WHAT IS BEING ASKED ::
Copy the listing below exactly, from the line containing "Which is at" through the end of the listing, omitting the pictures.

DATA LINES ::

☆ ☆ ☆ ☆ ☆

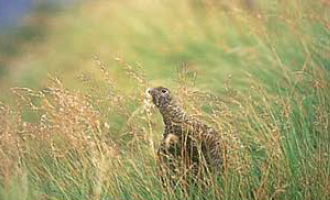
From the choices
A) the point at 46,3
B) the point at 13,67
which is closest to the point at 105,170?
the point at 13,67

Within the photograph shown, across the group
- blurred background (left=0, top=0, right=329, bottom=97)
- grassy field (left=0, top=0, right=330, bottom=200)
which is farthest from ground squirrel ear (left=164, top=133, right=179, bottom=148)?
blurred background (left=0, top=0, right=329, bottom=97)

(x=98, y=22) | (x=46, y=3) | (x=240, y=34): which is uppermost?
(x=46, y=3)

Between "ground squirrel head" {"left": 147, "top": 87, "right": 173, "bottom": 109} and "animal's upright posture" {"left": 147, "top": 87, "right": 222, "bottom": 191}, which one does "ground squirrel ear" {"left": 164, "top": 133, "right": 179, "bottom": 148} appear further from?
"ground squirrel head" {"left": 147, "top": 87, "right": 173, "bottom": 109}

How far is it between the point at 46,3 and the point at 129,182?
5919 millimetres

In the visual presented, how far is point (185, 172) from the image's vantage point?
3.69m

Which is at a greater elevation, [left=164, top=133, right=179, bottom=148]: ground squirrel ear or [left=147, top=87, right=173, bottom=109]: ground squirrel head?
[left=147, top=87, right=173, bottom=109]: ground squirrel head

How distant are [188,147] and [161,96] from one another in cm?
26

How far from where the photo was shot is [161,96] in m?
3.99

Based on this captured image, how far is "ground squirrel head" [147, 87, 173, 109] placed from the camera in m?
3.97

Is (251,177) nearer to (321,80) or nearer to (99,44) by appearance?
(321,80)

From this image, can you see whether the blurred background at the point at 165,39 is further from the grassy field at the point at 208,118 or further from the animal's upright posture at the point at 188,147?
the animal's upright posture at the point at 188,147

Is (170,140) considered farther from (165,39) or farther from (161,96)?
(165,39)

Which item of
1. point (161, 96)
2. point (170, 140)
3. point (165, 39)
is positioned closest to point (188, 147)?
point (170, 140)

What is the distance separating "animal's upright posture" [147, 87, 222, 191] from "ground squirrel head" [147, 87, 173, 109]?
0.04m
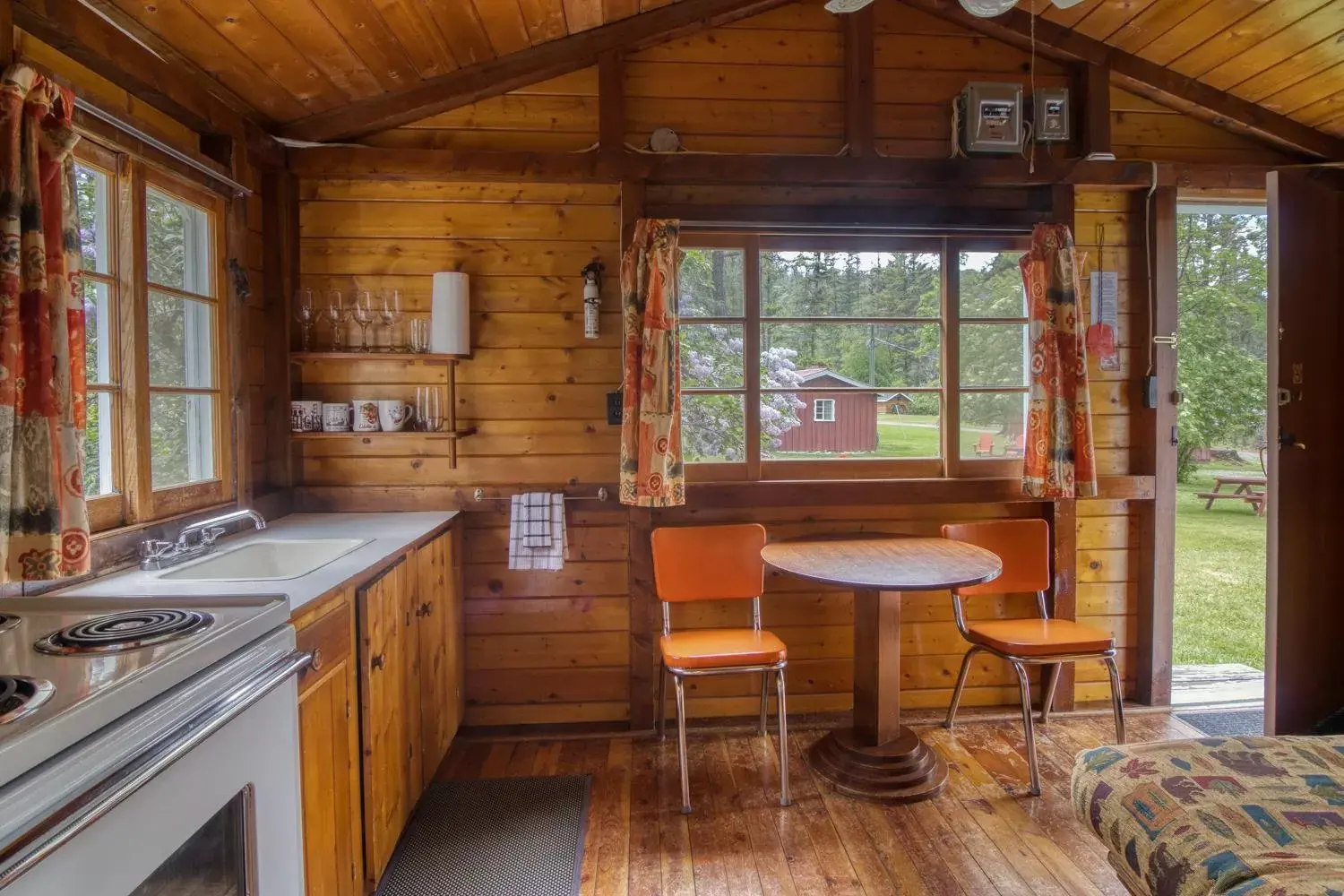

☆ ☆ ☆ ☆ ☆

RESULT ::
Which is at a greater elevation, [left=164, top=133, right=179, bottom=148]: ground squirrel ear or [left=147, top=87, right=173, bottom=109]: ground squirrel head?
[left=147, top=87, right=173, bottom=109]: ground squirrel head

How distant are [188,147] and [161,96] from one another in cm?
26

How far from where the photo was shot is [161,96] in m?
3.99

Based on this captured image, how far is "ground squirrel head" [147, 87, 173, 109] placed from the camera in m?
3.97

Is (251,177) nearer to (321,80) or nearer to (99,44) by appearance?
(321,80)

From this image, can you see whether the blurred background at the point at 165,39 is further from the grassy field at the point at 208,118 or further from the animal's upright posture at the point at 188,147?
the animal's upright posture at the point at 188,147

Is (170,140) considered farther from (165,39) or farther from (161,96)?
(165,39)

Which item of
1. point (161, 96)
2. point (170, 140)
3. point (165, 39)
is positioned closest to point (188, 147)?
point (170, 140)

What is the distance separating "animal's upright posture" [147, 87, 222, 191] from "ground squirrel head" [147, 87, 173, 109]?
0.04m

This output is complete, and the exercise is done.